Lindsay Lapole, territorial planned giving director for The Salvation Army’s Southern Territory, strongly discourages charities from marketing that directly compares CGAs with other investments, such as Certificates of Deposit (CDs). That’s because CGAs should be treated as gifts, primarily for donors to support the organization’s mission, said Lapole, who also serves as chairman of the American Council on Gift Annuities (ACGA), which periodically reviews and sets CGA interest rates.
If CGAs are consistently compared with CDs while interest rates are down, when CDs rates eventually recover, a donor might go back and compare the improved CD rates that might be better than their CGA. “If you want to create repeat gifts from people to create ongoing financial support, you don’t want dissatisfied donors talking to their neighbors and friends,” said Lapole.
“We have a new normal now,” said Julie Feely, direct of gift planning at Oregon Public Broadcasting (OPB). After the stock market tech bubble popped in 2000, she said the organization examined why someone would do an annuity: because they believe in the mission. “We have changed our strategy, from fiscal to more of an emotional strategy,” said Feely. “We’re not a financial institution. We want to be more mission focused,” she said.
In some ways it’s an investment to get an income stream, but you also have to have charitable intent. “We want the right audience and donors to take up this idea. We don’t want to just take anybody’s gift. There are some people I sit down and talk to very carefully, make sure they realize, if you need this for medical or other expenses, we can’t give it back to you,” Feely said.
“Doing a gift annuity was a service to our members, who had the means to do this and were interested, and not about making money for them or for the station,” she said.
Feely has seen gift amounts significantly larger in recent years than five or six years ago. “Now people are investing larger sums, I’m not sure what that’s about,” she said. In the past two years, the Portland, Ore.-based nonprofit has done two $100,000 annuities, as well as a $300,000 annuity in the last six months.
OPB has about 10 to 15 annuities that close in a year, with a minimum of $10,000. The program was started in the mid-1990s and today has about 70 annuities with an aggregate value of almost $2 million. The average annuitant for OPB is usually a 78-year-old woman who’s widowed or single with grown kids (or no kids), giving at the $100 level to the organization’s other fundraising asks, according to Feely.
Some organizations decided to stop issuing gift annuities a few years ago, said Lapole, because they were concerned about reserve funds. As the stock markets cratered in 2008, the value of assets of charities’ reserve funds diminished to the point where it left some annuities under water.
“Each annuity is a contract; a well-run program will have that gift in reserve, invested in such a way that it will fully cover that liability,” said Lapole. “If not, an organization’s assets cover that liability,” he said.

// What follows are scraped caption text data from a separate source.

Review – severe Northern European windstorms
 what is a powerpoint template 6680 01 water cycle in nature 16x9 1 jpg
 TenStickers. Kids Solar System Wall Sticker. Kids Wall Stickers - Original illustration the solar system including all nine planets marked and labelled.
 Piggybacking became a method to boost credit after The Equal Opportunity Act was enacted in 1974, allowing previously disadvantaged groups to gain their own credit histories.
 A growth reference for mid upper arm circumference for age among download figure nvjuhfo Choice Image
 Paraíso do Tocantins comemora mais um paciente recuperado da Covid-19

“The reality is there is not a whole lot you can do about an agreement you signed off on years ago,” said Booker. “When you do sign an agreement, you do have some room within financials in those agreements. If the market turns sour, at least you have a period of years before an annuity goes under water,” he said.
“We have some that are pretty tight,” said Booker, but when agreements are set up, there’s always a desire to withstand several years of potential market downturns.
With interest rates low and the financial markets surging, it’s a good time for annuities since assets are likely to appreciate much faster than costs, said Booker. The opportunity to have a positive ending for an annuity is much better than two or three years ago, when assets were declining while payments were set. “That’s starting to reverse: payments are staying the same, but we’ve seen our assets increase,” Booker said. “It’s still a good time for donors. It’s still a great deal for them.”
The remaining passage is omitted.